Прошло более двух часов, а охотники все не могли миновать Хабаровска, вытянувшегося на полсотню километров. Местами деревянные домишки словно сползали с крутого высокого берега и стояли у самой воды, а там, повыше, поднимались к небу прямоугольники больших каменных домов. За мостом потянулись курчавые холмы Воронежа: здесь размещено большинство пионерских лагерей. Широкая река текла незримо, и только когда останавливался мотор, улавливалась быстрота течения. В малую воду могучий Амур не мог передвигать даже мелкую гальку, но, разлившись и выйдя из берегов, легко перемещал целые острова, сносил дома и стога сена.

Придерживаясь берега, моторка бежала вниз по течению. Остались позади черные базальтовые скалы Сикачи-Аляна с таинственными личинами, высеченными на камнях тысячелетия назад, живописные села Вятское и Елабуга; миновали Сарапульское, вошли в Челнинскую протоку. К концу дня охотники пересекли мелководное Синдинское озеро и, с трудом отыскав незаметный вход в устье Теплой речки, причалили к высокому берегу, поросшему дубовым лесом. Здесь решено было сделать ночевку.

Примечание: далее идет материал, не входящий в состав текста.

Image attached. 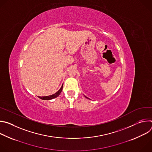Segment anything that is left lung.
<instances>
[{"label": "left lung", "instance_id": "8db88e82", "mask_svg": "<svg viewBox=\"0 0 152 152\" xmlns=\"http://www.w3.org/2000/svg\"><path fill=\"white\" fill-rule=\"evenodd\" d=\"M85 97H86V96H85ZM86 98H87V97H86Z\"/></svg>", "mask_w": 152, "mask_h": 152}]
</instances>
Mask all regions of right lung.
<instances>
[{
  "instance_id": "1",
  "label": "right lung",
  "mask_w": 152,
  "mask_h": 152,
  "mask_svg": "<svg viewBox=\"0 0 152 152\" xmlns=\"http://www.w3.org/2000/svg\"><path fill=\"white\" fill-rule=\"evenodd\" d=\"M62 87H63V85H62L61 88L58 91H57L56 93H55L54 94H52L51 96H45V97H39V99H42V100H51V99H53L54 98H56L61 93L62 90Z\"/></svg>"
}]
</instances>
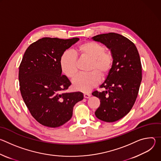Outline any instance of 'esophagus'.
<instances>
[{"label": "esophagus", "mask_w": 161, "mask_h": 161, "mask_svg": "<svg viewBox=\"0 0 161 161\" xmlns=\"http://www.w3.org/2000/svg\"><path fill=\"white\" fill-rule=\"evenodd\" d=\"M83 96H84L85 98H89V97L91 96V95H90V94L87 93V92H85V93L83 94Z\"/></svg>", "instance_id": "1"}]
</instances>
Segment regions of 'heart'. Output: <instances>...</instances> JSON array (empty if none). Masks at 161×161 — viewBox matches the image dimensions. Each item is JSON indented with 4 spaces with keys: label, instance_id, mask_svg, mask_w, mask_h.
I'll return each instance as SVG.
<instances>
[{
    "label": "heart",
    "instance_id": "1",
    "mask_svg": "<svg viewBox=\"0 0 161 161\" xmlns=\"http://www.w3.org/2000/svg\"><path fill=\"white\" fill-rule=\"evenodd\" d=\"M88 58L90 62L87 73L78 75L73 80V87L81 92H87L98 85L101 77L108 75L114 63L113 53L106 50L104 46L94 41H85L74 48V52L65 50L60 58V65L63 73L73 78L76 75L78 58Z\"/></svg>",
    "mask_w": 161,
    "mask_h": 161
}]
</instances>
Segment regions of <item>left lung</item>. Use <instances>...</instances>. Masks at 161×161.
I'll return each instance as SVG.
<instances>
[{
    "label": "left lung",
    "mask_w": 161,
    "mask_h": 161,
    "mask_svg": "<svg viewBox=\"0 0 161 161\" xmlns=\"http://www.w3.org/2000/svg\"><path fill=\"white\" fill-rule=\"evenodd\" d=\"M92 39L106 45L114 56L112 69L100 86L106 90L92 94L101 100L95 114L101 120L116 122L130 111L138 94L142 80L140 55L135 44L120 34L109 32Z\"/></svg>",
    "instance_id": "obj_1"
}]
</instances>
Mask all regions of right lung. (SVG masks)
Masks as SVG:
<instances>
[{
	"instance_id": "1",
	"label": "right lung",
	"mask_w": 161,
	"mask_h": 161,
	"mask_svg": "<svg viewBox=\"0 0 161 161\" xmlns=\"http://www.w3.org/2000/svg\"><path fill=\"white\" fill-rule=\"evenodd\" d=\"M79 40L43 37L26 50L19 67V90L32 116L42 125L57 127L69 120L80 92H65L71 83L62 75L60 58Z\"/></svg>"
}]
</instances>
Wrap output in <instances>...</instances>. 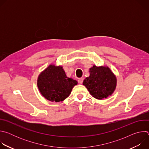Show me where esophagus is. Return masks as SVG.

Засидевшихся собак пустили бегать, но волк остался на привязи. Вскоре на берегу запылал костер. Над ним повесили большой закопченный чайник. Над рекой изредка мелодично посвистывали торопливые крылья запоздалых пролетных уток. Расстелив у козлиные шкурки, охотники разместились на ночлег, но, прежде чем уснуть, еще раз перебрали в памяти все, что везли с собой: не забыли ли чего? Скоро на Теплой ожидался ход шуги, и тогда даже при наличии моторной лодки не выберешься с зимовья до близлежащей деревушки.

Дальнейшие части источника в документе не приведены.